As I’m wanting to try out various new tabular models, I keep drawing to the same 2 datasets we use without much variation (ADULTs and Rossmann), so I’ve constructed a baseline (of sorts) in which fastai can be compared with. The repository is here including a notebook showing how I achieved these baselines here. The baselines themselves were taking from the TabNet paper, which was published in September of 2019. The goal is to present three things: the model, it’s accuracy, and the number of total parameters in the model. Also, as a request, if you do work with these try to post your feature importance as well, as there could be very interesting developments to where everyone’s model leans
Challenge: Successfully identify the rank of the current hand based on suit (categorical) and rank (numerical) for the five cards in your hand (total of 10 variables).
Challenge: Using simulated data with features characterizing events detected by ATLAS, classify events into “tau tau decay of a Higgs boson” versus “background.”
Honestly I’m unsure as to what it could be. Poker hand is a particularly hard problem, hence why most models got <70%. In terms of performance I believe the Sarcos Robotics Arm Inverse Dynamics dataset was a bit more eye opening What surprises me about that one is there was no categorical features, something I would expect for the model to perform well
That’s a very interesting question.
Before I really tried Poker Dataset I thought that NN can easily handle this deterministic case. Oh boy, how wrong was I…
My best result so far is 73% (fastai v1), nowhere near to the 99-ish result
My mind is split in half between: ‘it should be easy’ and ‘99% doesn’t look real without heavy feature engineering’
Don’t worry. You’re not not going crazy. No one else have been able to match it, hence why I brought it down. (Even the TF implementation). Could you share your 73% one? That’s fantastic!
I’ll try to reproduce it tomorrow as it’s 1 am here now.
I’ve saved the learner (of 0.73), but I have some doubts on reproducibility as after an our of experimentation it just pushed 65-ish threshold and moved forward
It’s still most of the times feels like Alchemy for me, rather than directional search
I’ve achieved 91.7% accuracy with fastai v1
Here is the notebook
No feature engineering was used except the fact that all the columns I turned into categorical features.
————————
Return the passage of the forum thread on tabular model baselines between "I’ve saved the" and "into categorical features.", inclusive, copied word for word.

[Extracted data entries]
————————
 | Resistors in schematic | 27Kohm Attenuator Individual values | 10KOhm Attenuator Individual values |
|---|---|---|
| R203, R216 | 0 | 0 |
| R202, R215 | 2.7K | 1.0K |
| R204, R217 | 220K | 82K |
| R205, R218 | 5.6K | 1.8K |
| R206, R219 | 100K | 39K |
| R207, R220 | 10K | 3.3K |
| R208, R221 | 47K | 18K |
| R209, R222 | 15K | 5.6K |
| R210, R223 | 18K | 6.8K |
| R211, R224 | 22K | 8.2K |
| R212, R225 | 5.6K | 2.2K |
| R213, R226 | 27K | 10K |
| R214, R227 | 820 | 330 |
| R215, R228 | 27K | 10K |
————————
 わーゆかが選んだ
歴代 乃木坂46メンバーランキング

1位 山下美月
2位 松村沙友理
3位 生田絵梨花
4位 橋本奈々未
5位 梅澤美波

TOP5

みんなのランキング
————————
--- Finished task ---
I’ve saved the learner (of 0.73), but I have some doubts on reproducibility as after an our of experimentation it just pushed 65-ish threshold and moved forward
It’s still most of the times feels like Alchemy for me, rather than directional search
I’ve achieved 91.7% accuracy with fastai v1
Here is the notebook
No feature engineering was used except the fact that all the columns I turned into categorical features.